IMF Board To Meet on Jan 11 2024 To Disburse Next Tranche
The much-needed nine-month agreement with Pakistan “to support its economic stabilization program” approved by the IMF executive board in June.
$1.2 billion will disburse immediately under the approval, with the remaining funds will phase in over the course of the program and subject to two quarterly reviews.
On November 15, in Islamabad, the IMF staff and Pakistani authorities reached the SLA.
This means that Pakistan will now have access to SDR 528 million, or about $700 million.
$3 Billion SBA Program
This will raise the total amount disbursed under the $3 billion SBA for nine months to nearly $1.9 billion.
To approve the first tranche, the IMF board had originally planned to meet on December 7.
The Ministry of Finance has been making every effort to secure a date during the first week of December in order to guarantee approval of the SLA, according to sources who were notified earlier this week.
However, due to the Christmas and New Year holidays, the lender’s executive board members were unavailable during the final week of December and the first week of January.

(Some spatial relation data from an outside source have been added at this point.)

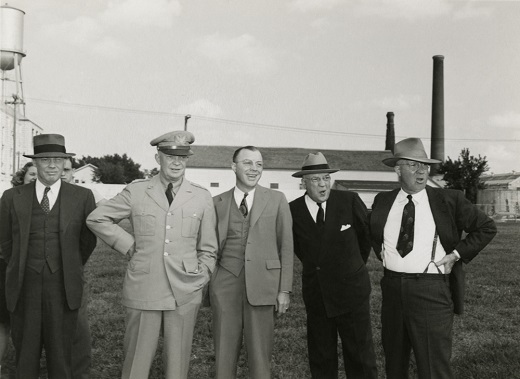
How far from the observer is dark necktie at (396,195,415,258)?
4.21 meters

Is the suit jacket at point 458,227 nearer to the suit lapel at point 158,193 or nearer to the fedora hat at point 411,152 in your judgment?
the fedora hat at point 411,152

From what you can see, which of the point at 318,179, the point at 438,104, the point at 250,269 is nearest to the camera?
the point at 250,269

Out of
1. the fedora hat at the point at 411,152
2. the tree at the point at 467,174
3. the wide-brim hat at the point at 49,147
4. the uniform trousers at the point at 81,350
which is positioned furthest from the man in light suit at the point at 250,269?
the tree at the point at 467,174

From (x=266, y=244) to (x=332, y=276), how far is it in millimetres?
709

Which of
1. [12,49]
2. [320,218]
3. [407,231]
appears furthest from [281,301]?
[12,49]

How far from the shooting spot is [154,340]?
13.3ft

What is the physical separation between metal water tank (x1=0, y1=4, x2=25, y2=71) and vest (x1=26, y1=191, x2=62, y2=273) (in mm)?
35070

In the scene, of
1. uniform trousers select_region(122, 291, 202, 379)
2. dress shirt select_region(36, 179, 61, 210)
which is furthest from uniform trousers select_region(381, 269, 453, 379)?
dress shirt select_region(36, 179, 61, 210)

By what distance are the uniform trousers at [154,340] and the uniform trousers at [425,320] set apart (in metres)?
1.74

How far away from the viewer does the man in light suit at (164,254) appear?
4059mm

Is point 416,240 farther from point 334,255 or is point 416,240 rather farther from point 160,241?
point 160,241

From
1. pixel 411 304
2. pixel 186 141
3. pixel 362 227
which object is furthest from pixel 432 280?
pixel 186 141

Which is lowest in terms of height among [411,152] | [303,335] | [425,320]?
[303,335]

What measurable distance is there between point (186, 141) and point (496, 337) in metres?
5.11
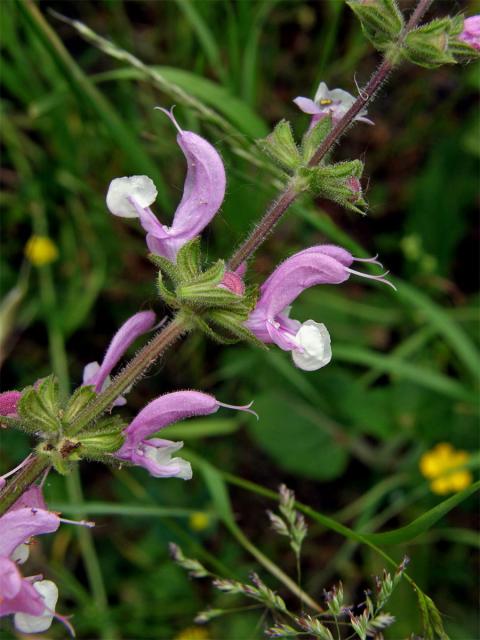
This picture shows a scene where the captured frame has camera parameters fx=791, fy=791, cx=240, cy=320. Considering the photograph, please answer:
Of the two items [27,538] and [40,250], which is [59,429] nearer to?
[27,538]

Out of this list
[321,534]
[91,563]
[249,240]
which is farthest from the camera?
[321,534]

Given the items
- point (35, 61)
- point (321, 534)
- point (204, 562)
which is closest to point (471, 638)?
point (321, 534)

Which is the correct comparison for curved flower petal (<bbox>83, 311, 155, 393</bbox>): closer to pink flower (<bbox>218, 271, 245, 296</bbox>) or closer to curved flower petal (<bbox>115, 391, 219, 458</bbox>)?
curved flower petal (<bbox>115, 391, 219, 458</bbox>)

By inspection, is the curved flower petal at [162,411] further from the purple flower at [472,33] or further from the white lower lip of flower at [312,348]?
the purple flower at [472,33]

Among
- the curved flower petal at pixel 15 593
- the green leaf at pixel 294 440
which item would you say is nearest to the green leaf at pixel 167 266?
the curved flower petal at pixel 15 593

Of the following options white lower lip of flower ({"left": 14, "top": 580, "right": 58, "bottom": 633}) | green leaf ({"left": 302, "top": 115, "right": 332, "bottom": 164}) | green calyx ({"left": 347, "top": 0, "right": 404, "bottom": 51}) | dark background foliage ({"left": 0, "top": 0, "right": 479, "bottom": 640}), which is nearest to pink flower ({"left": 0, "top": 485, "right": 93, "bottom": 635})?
white lower lip of flower ({"left": 14, "top": 580, "right": 58, "bottom": 633})

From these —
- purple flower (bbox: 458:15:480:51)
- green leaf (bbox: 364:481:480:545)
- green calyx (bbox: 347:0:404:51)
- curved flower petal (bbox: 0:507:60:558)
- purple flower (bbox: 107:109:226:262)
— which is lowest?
curved flower petal (bbox: 0:507:60:558)

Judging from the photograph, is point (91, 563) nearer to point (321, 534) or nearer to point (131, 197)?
point (321, 534)
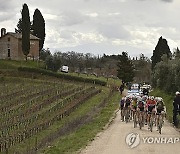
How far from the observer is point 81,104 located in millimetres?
44562

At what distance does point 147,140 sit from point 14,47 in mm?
75667

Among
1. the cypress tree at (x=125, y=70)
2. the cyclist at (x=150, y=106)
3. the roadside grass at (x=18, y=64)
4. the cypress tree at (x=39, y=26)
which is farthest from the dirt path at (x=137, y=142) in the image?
the cypress tree at (x=39, y=26)

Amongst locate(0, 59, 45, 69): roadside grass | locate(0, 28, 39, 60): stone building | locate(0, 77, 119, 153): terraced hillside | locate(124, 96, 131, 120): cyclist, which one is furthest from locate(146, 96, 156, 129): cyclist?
locate(0, 28, 39, 60): stone building

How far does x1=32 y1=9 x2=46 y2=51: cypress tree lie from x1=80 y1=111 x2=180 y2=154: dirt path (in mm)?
74953

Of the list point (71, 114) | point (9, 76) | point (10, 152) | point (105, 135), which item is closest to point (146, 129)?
point (105, 135)

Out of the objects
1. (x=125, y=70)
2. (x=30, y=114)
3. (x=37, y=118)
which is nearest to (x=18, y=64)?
(x=125, y=70)

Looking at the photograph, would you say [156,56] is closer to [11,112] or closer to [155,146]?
[11,112]

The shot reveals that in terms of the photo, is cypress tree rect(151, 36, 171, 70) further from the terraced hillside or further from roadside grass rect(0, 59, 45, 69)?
the terraced hillside

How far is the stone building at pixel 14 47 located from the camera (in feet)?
298

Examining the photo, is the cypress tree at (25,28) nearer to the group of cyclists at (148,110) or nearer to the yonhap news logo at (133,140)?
the group of cyclists at (148,110)

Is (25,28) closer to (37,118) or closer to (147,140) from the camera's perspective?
(37,118)

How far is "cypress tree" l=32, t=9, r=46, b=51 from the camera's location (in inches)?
3762

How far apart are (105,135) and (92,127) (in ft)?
12.5

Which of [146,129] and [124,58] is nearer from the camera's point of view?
[146,129]
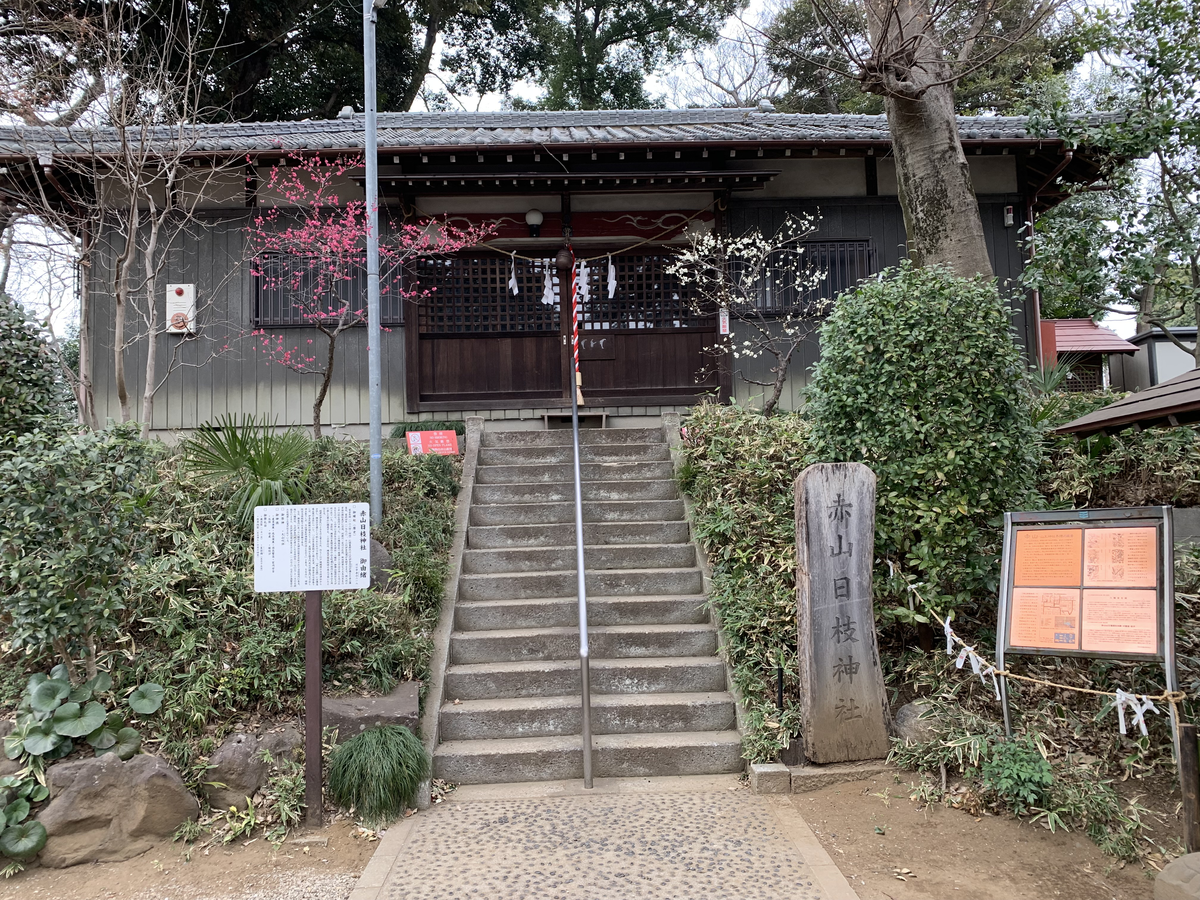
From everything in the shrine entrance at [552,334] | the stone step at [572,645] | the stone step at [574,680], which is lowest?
the stone step at [574,680]

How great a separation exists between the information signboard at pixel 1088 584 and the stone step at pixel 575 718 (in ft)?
6.06

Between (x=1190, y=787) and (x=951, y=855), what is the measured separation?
3.66 ft

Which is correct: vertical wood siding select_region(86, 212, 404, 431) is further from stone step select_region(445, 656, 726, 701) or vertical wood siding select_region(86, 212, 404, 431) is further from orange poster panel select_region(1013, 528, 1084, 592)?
orange poster panel select_region(1013, 528, 1084, 592)

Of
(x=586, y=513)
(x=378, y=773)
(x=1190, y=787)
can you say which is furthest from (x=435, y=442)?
(x=1190, y=787)

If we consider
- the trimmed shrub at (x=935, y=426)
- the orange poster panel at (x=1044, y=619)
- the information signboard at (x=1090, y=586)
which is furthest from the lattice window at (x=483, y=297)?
the orange poster panel at (x=1044, y=619)

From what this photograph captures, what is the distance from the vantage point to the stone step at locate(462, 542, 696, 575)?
657 centimetres

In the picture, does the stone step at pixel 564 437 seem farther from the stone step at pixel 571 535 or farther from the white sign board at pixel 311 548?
the white sign board at pixel 311 548

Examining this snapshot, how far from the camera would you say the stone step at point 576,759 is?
4824 millimetres

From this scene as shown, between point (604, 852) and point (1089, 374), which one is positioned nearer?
point (604, 852)

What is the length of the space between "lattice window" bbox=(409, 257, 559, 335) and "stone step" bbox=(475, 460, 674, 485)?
2563 millimetres

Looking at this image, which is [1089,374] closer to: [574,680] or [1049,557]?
[1049,557]

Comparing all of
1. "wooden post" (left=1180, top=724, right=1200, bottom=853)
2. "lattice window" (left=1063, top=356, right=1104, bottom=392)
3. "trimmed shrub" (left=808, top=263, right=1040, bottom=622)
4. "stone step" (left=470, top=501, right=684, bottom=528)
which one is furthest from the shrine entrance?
"lattice window" (left=1063, top=356, right=1104, bottom=392)

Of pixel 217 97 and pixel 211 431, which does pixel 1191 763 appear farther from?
pixel 217 97

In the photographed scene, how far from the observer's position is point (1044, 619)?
4.32 meters
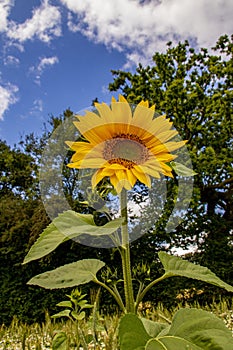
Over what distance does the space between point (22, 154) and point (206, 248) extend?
6.83 m

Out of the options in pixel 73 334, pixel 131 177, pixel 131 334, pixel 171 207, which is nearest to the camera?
pixel 131 334

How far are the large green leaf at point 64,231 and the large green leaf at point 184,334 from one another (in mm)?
117

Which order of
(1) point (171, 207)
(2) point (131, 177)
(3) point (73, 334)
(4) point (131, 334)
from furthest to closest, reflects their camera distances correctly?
(1) point (171, 207) < (3) point (73, 334) < (2) point (131, 177) < (4) point (131, 334)

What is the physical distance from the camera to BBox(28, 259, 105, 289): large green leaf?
556 millimetres

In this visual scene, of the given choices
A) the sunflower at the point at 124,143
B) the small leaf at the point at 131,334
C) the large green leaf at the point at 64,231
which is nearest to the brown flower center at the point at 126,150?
the sunflower at the point at 124,143

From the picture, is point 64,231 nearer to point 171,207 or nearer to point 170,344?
point 170,344

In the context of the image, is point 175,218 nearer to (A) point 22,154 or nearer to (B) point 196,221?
(B) point 196,221

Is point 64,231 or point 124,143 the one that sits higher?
point 124,143

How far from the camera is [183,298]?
263 inches

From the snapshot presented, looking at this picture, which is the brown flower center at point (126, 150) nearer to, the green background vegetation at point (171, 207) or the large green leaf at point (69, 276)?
the large green leaf at point (69, 276)

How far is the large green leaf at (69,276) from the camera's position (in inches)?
21.9

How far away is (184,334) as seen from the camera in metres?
0.49

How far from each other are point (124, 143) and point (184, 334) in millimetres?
304

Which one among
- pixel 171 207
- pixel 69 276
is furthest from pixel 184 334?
pixel 171 207
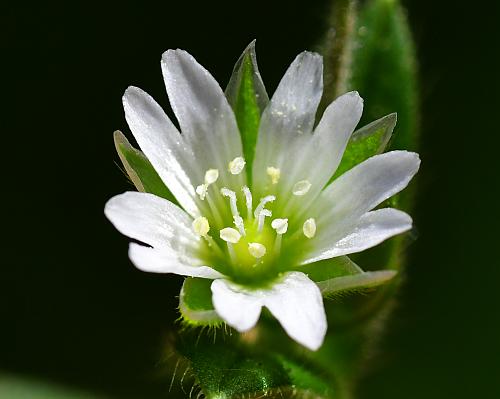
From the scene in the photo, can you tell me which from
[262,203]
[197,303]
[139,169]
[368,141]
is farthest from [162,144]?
[368,141]

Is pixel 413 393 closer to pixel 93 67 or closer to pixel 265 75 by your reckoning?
pixel 265 75

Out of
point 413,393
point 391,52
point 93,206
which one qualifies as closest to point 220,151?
point 391,52

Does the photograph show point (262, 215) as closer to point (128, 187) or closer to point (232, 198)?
point (232, 198)

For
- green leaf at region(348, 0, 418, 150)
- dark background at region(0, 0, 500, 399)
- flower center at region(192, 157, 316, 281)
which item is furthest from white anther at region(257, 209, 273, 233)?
dark background at region(0, 0, 500, 399)

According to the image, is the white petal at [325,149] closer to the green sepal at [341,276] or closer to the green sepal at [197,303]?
the green sepal at [341,276]

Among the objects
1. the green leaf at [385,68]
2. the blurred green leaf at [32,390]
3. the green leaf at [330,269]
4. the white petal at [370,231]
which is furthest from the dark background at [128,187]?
the white petal at [370,231]

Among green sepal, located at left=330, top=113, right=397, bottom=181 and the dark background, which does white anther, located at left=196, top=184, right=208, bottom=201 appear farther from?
the dark background

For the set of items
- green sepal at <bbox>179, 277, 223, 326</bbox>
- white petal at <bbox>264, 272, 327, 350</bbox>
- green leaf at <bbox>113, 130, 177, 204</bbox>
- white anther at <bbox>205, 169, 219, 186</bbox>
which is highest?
green leaf at <bbox>113, 130, 177, 204</bbox>
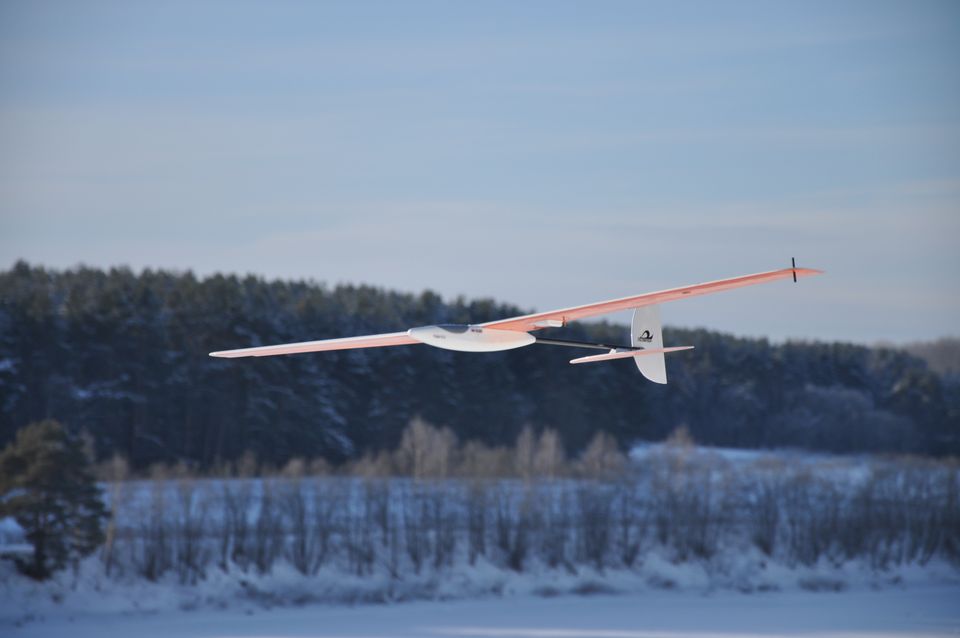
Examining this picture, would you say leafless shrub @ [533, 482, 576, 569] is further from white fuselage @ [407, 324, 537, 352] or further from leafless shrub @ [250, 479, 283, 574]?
white fuselage @ [407, 324, 537, 352]

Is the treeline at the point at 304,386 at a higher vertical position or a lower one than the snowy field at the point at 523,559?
higher

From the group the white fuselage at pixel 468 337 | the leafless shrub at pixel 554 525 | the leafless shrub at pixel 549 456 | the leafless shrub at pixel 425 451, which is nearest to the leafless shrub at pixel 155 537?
the leafless shrub at pixel 425 451

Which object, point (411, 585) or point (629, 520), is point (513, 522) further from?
point (411, 585)

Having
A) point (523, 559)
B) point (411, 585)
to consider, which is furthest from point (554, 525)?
point (411, 585)

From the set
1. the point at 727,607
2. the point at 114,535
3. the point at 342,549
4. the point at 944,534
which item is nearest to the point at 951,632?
the point at 727,607

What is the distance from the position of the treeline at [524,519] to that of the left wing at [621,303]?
35.4m

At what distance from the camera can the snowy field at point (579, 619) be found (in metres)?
39.1

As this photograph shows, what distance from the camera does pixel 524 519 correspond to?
5003cm

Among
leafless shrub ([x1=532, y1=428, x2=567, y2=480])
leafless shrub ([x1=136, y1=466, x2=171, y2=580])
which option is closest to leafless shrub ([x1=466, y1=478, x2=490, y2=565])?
leafless shrub ([x1=532, y1=428, x2=567, y2=480])

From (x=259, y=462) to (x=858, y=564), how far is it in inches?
1126

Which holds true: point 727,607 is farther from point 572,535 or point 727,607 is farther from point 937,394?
point 937,394

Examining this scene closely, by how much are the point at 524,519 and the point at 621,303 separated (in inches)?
1549

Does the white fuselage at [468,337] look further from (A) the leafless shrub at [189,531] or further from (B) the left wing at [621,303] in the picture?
(A) the leafless shrub at [189,531]

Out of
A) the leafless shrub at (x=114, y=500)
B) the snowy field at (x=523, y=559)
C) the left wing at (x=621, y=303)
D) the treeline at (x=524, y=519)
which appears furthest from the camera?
the treeline at (x=524, y=519)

Other Countries Are Also on the List
About 12 countries’ cases—both Article-IV consultations and program reviews—are on the executive board’s agenda through December 14th, according to the IMF’s schedule, which was updated on Monday.
However, the countries are Armenia, Bangladesh, Belgium, Benin, Cabo Verde, Congo, Côte d’Ivoire, Moldova, Rwanda, Senegal, Somalia, and Sri Lanka.
Furthermore, these discussions cover a wide range of topics, including Article IV consultations on member state economic developments and policies.
The board additionally examines aid packages from the IMF, including the extended fund facility (EFF) that it signed with Pakistan.